(Items listed in a dataset)
——

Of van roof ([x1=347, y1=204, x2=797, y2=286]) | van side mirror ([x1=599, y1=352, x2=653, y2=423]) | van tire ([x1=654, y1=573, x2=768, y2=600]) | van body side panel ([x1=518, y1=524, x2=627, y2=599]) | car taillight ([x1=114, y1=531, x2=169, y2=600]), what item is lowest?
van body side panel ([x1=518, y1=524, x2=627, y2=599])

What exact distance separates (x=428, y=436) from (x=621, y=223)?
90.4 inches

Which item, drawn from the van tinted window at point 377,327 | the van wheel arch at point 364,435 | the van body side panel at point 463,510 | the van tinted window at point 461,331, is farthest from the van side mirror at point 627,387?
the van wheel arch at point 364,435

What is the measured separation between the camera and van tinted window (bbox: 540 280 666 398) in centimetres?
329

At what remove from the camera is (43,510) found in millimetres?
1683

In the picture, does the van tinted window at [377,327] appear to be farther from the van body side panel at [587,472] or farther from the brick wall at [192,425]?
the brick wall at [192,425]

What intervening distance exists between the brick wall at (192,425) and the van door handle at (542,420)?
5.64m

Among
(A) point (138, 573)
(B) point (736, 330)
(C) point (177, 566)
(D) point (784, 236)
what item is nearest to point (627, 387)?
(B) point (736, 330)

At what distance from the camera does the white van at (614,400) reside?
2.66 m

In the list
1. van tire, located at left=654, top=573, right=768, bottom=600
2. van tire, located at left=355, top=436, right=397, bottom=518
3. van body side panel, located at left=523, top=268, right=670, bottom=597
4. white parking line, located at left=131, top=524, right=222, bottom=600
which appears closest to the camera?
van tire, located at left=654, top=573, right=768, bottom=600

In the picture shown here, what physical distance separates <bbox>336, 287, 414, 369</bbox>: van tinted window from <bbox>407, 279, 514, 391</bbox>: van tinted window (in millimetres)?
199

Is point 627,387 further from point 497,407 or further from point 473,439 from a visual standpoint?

——

• _Work to be completed_:
Update the records above by changing "tinted window" to "side window" everywhere it appears, leaving all other text as it is.

• _Solution for this problem_:
Of van roof ([x1=347, y1=204, x2=797, y2=286]) | van side mirror ([x1=599, y1=352, x2=653, y2=423]) | van tire ([x1=654, y1=573, x2=768, y2=600]) | van body side panel ([x1=518, y1=524, x2=627, y2=599]) | car taillight ([x1=114, y1=531, x2=169, y2=600]), what item is lowest?
van body side panel ([x1=518, y1=524, x2=627, y2=599])

What exact distance separates (x=428, y=436) from (x=621, y=223)?
90.4 inches

Which item, drawn from the van side window at point 377,327 | the van wheel arch at point 364,435 | the van body side panel at point 463,510 | the van side window at point 461,331, is farthest from the van side mirror at point 627,387?
the van wheel arch at point 364,435

What is the measured separation between the camera and van side window (bbox: 540 280 666 398) in centimetres?
329

At what remove from the camera is (43,510) found in millimetres?
1683

In the picture, does the van side window at [377,327] appear to be farther from the van body side panel at [587,472] or farther from the brick wall at [192,425]?
the brick wall at [192,425]

What intervening distance exists between the brick wall at (192,425) and the van door handle at (542,420)?
5.64m

Among
(A) point (138, 573)
(B) point (736, 330)
(C) point (177, 566)
(D) point (784, 236)
what item is nearest to point (627, 387)?
(B) point (736, 330)

At what distance from the camera does the white van at (614,400) reside?
2.66 m

In the list
1. van tire, located at left=654, top=573, right=768, bottom=600
2. van tire, located at left=355, top=436, right=397, bottom=518
3. van body side panel, located at left=523, top=268, right=670, bottom=597
4. white parking line, located at left=131, top=524, right=222, bottom=600
which appears closest to the camera?
van tire, located at left=654, top=573, right=768, bottom=600

In the picture shown here, what physical distance separates <bbox>336, 287, 414, 369</bbox>: van side window from <bbox>407, 279, 514, 391</bbox>: van side window (in millimetres)?
199

Is point 627,387 further from point 497,407 or further from point 473,439 from a visual standpoint?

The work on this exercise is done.